Courtesy of Blain.
Wednesday’s action was almost a 180 degree turn from Tuesday’s with the S&P 500 up 0.92% and the NASDAQ 1.47%. Sone vague belief in (yet another) resolution in Greece seemed to be the catalyst. Greek Prime Minister Alexis Tsipras said on Wednesday the negotiations are on the “final stretch” towards a positive deal, Reuters reported. Later in the day, German Finance Minister Wolfgang Schaeuble said there was not much progress in the Greek debt talks and he was surprised by the upbeat tone from some Greek government officials. Athens must make a 300 million euro payment to the International Monetary Fund on June 5, ahead of several other payments due to the IMF later in the month, for a total of 1.6 billion euros.
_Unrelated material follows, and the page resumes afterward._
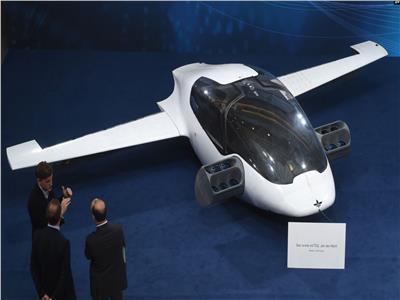 السيارة الطائرة بدون طيار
We’ll see if yesterday’s move was the head fake or today’s was shortly.
As with almost every rally in the NASDAQ nowadays, it begins and ends with Apple (AAPL) and the biotech stocks (ETF: IBB). With both up 2% you have a large % of the NASDAQ index sharply up.
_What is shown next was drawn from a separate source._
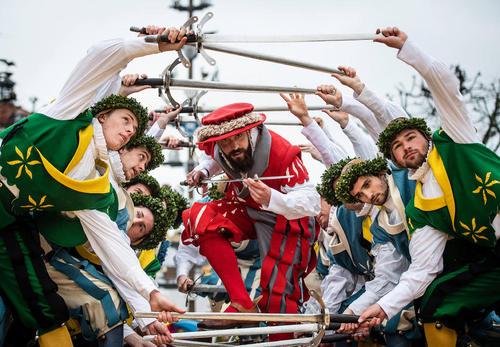 رقص شمشیر در حاشیه مسابقات سالانه اسب سواری در باواریا آلمان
Semiconductors (ETF: SMH) also surged.
Chip company Broadcom (BRCM) jumped nearly 22 percent for its best day since April 10, 2001, after Dow Jones reported the chip company was in talks to be bought by peer Avago Technologies.
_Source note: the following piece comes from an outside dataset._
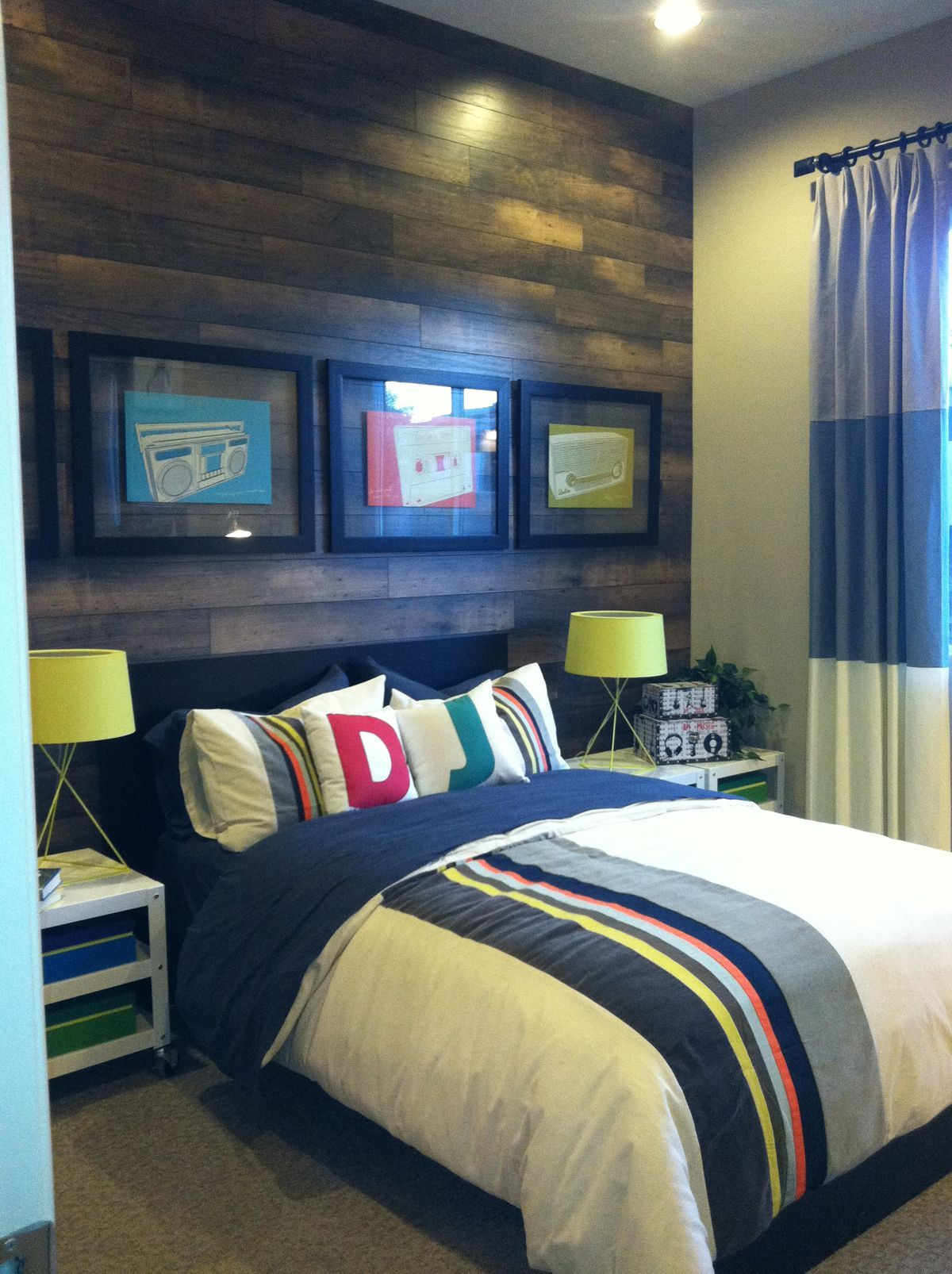 Get inspired to create a trendy bedroom for little boys ... on Cool Bedroom Ideas For Teenage Guys With Small Rooms  id=84817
Michael Kors (KORS) fell one cent shy of estimates with quarterly profit of 90 cents per share, with revenue essentially in line. The company, however, reported its slowest sales growth in 3-1/2 years, and its full-year forecast was below Street estimates. This was an ugly chart before today’s news – and it just got a whole lot uglier.
Toll Brothers (TOL) earned 37 cents per share for its latest quarter, two cents above estimates. The luxury home builder did see revenue come in below estimates as the number of homes sold fell two percent.